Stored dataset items
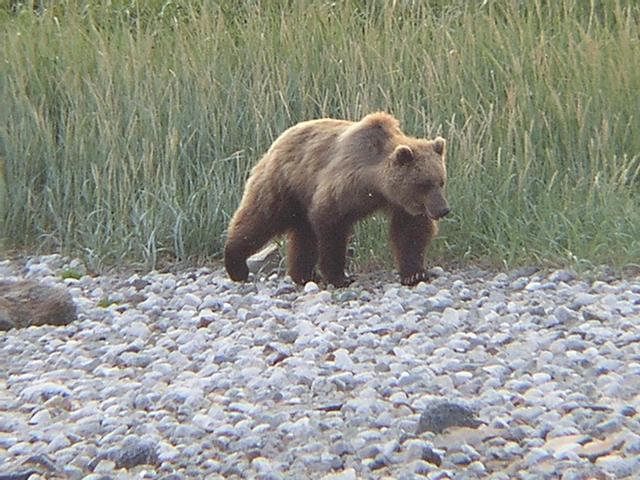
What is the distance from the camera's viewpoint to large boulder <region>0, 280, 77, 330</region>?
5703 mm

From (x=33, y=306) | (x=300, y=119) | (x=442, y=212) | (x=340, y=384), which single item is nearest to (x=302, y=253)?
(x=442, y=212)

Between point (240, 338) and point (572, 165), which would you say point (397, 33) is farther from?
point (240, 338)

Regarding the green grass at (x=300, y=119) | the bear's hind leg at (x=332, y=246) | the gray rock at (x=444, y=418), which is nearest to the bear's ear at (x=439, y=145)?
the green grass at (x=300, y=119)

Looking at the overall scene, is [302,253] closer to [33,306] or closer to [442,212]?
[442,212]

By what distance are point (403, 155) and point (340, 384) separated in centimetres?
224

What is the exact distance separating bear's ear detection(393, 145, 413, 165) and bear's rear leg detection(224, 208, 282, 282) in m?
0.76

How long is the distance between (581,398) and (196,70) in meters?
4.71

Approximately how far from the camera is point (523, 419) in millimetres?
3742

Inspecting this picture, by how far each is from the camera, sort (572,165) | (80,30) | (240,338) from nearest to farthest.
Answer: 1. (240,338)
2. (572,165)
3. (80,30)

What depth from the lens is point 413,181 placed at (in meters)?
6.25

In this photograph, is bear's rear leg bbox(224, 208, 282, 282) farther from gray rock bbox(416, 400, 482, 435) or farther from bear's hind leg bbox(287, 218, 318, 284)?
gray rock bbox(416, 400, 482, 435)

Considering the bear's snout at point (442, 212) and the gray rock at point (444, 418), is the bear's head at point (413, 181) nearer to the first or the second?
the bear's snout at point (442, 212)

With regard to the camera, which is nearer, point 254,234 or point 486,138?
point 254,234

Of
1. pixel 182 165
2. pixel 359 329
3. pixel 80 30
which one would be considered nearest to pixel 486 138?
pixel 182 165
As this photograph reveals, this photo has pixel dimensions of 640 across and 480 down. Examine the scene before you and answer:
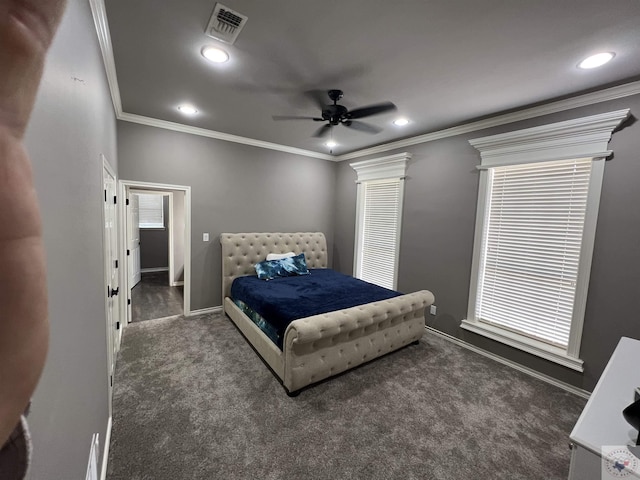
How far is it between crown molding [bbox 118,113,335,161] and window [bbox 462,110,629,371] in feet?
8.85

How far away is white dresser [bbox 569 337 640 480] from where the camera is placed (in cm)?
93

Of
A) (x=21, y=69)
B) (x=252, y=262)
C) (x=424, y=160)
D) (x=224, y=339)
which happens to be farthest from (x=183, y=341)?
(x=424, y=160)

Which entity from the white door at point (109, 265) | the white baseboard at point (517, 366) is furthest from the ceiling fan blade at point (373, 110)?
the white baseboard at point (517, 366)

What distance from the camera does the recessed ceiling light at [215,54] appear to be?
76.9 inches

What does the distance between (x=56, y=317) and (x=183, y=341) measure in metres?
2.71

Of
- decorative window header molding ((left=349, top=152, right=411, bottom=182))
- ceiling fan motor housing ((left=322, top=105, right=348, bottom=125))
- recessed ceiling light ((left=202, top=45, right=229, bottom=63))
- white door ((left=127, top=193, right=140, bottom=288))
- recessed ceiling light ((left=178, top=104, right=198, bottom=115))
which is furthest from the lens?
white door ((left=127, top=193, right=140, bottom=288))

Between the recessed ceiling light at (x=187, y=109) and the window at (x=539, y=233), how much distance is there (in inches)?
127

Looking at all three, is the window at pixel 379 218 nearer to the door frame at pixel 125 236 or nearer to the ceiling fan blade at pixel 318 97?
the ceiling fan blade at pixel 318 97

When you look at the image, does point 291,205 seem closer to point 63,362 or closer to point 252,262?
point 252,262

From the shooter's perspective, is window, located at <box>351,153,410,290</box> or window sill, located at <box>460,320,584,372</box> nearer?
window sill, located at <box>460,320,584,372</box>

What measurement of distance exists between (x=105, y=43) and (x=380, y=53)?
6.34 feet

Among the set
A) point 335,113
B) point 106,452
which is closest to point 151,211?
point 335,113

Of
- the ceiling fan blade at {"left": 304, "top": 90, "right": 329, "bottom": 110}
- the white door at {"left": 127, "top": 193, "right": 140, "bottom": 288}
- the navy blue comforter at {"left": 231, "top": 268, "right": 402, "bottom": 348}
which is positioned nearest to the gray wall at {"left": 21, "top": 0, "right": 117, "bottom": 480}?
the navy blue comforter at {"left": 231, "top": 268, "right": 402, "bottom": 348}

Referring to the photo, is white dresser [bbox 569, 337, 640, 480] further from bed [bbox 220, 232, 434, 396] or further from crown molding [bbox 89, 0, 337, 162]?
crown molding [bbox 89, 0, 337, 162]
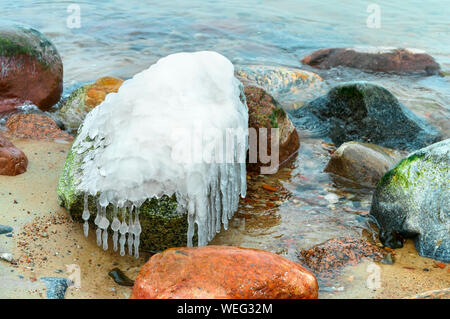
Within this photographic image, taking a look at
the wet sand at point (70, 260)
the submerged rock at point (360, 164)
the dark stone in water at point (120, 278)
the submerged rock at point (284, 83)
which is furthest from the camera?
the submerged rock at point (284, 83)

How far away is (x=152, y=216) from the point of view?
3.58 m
---
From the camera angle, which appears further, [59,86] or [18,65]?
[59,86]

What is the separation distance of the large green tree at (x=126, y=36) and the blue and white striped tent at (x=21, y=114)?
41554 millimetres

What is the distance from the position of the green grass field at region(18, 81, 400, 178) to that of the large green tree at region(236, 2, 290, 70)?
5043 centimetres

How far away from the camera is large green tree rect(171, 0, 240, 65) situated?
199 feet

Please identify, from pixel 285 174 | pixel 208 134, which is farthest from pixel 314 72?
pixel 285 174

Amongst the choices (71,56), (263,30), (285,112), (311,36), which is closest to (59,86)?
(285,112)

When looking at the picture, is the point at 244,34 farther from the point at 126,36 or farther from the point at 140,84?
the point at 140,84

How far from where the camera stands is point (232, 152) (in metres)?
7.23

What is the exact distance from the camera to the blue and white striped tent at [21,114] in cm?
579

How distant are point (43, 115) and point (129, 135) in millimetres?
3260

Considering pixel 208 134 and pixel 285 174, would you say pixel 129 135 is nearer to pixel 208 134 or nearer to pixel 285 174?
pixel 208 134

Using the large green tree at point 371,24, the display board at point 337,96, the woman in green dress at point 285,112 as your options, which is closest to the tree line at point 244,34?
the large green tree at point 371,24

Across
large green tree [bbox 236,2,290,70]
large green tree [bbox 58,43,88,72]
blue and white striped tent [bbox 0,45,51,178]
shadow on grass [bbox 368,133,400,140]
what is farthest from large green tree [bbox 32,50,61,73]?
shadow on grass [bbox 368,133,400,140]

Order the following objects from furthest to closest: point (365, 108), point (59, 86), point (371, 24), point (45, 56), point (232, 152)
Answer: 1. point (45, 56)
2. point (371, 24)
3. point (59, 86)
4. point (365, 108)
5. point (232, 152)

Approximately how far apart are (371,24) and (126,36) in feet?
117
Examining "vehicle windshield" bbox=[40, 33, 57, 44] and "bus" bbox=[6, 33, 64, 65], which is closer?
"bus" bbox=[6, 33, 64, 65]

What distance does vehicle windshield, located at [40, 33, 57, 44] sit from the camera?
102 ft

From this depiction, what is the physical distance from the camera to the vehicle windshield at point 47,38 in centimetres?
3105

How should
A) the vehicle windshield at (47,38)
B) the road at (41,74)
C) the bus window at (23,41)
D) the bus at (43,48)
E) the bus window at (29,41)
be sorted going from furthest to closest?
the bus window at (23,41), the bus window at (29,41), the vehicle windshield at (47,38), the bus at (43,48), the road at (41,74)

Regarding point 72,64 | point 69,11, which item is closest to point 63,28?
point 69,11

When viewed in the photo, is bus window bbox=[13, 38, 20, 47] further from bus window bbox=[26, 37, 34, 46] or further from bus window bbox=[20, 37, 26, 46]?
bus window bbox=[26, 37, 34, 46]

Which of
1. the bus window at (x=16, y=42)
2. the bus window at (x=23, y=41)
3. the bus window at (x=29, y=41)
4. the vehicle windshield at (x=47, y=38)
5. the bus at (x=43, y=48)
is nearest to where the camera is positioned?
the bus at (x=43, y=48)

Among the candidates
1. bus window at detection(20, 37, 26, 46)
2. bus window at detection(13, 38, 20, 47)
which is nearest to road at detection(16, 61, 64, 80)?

What you are asked to do |
Give the number of lines in the records that contain the string "nearer", counting case-sensitively.

Worked solution |
5